= Required action A =
In the Twin Butte Energy first-quarter report, what was the company's quarterly production in boe per day?
= Required action B =
Copy a passage from the Twin Butte Energy report word for word. Start at the words "- Maintained a" and stop after "the Company website.".

= Source text =
CALGARY , May 14, 2013 /CNW/ – (TBE.TO) – Twin Butte Energy Ltd. (“Twin Butte” or the “Company“) is pleased to report financial and operational results for the three months ended March 31, 2013 .
Highlights of Twin Butte’s first quarter 2013 are as follows:
- Continued demonstration of a disciplined capital program, providing our sustainable dividend paying model with a payout ratio of 97 percent and a total payout ratio net of the DRIP of 94 percent in the first quarter 2013. This was accomplished during a challenging commodity and operational environment for Canadian heavy oil producers. Since implementation of the Company’s dividend in January 2012 , $0.23 per share in dividends have been paid as at the end of March.
- Recorded quarterly production of 17,254 boe per day, an increase of 30 percent over the same period of 2012.
- Generated quarterly funds flow of $32.4 million , a 23 percent increase over the same period of 2012.
- Executed an organic capital program of $19.6 million which included the drilling of 28 gross (28 net) wells at an 89 percent success rate. The Company successfully sold $4.0 million in non-core assets in the quarter. A further $3.2 million of noncore assets have been sold in the second quarter of 2013 to date.
- Maintained a solid balance sheet with net debt at $200.5 million relative to the existing credit facility of $280 million .
Certain selected financial and operations information for the three months ended March 31, 2013 and 2012 comparatives are outlined below and should be read in conjunction with Twin Butte’s interim financial statements and accompanying Management Discussion and Analysis (“MD&A”) for the three months ended March 31, 2013 and the audited annual Financial Statements and accompanying MD&A for the year ended December 31 , 2012. Full versions of the statements and accompanying notes will be filed on SEDAR and also on the Company website.

= Data provided =
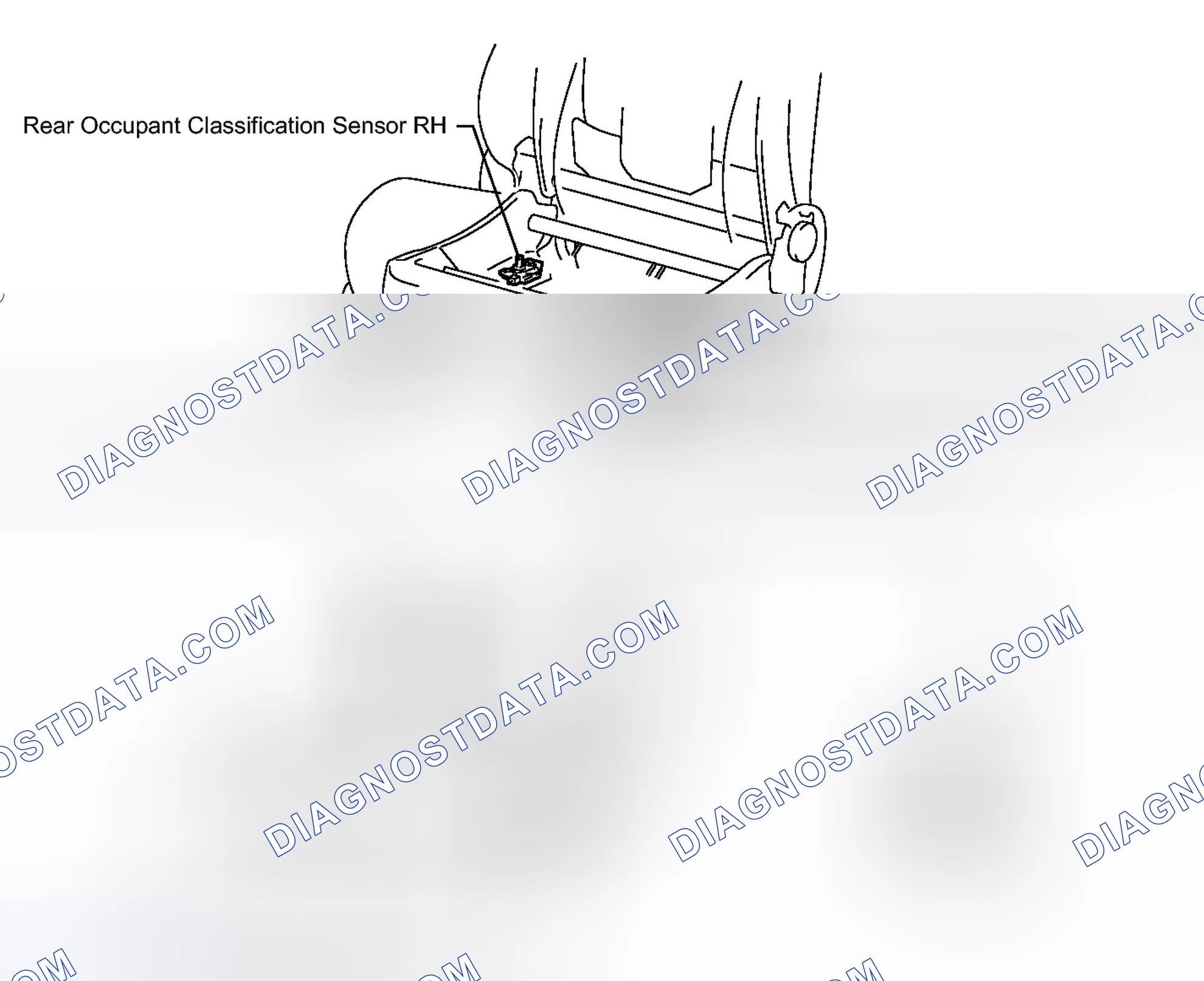 Scheme 7: SYSTEM DESCRIPTION [05/2013 - ]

= Task answer A =
17,254 boe per day

= Task answer B =
- Maintained a solid balance sheet with net debt at $200.5 million relative to the existing credit facility of $280 million .
Certain selected financial and operations information for the three months ended March 31, 2013 and 2012 comparatives are outlined below and should be read in conjunction with Twin Butte’s interim financial statements and accompanying Management Discussion and Analysis (“MD&A”) for the three months ended March 31, 2013 and the audited annual Financial Statements and accompanying MD&A for the year ended December 31 , 2012. Full versions of the statements and accompanying notes will be filed on SEDAR and also on the Company website.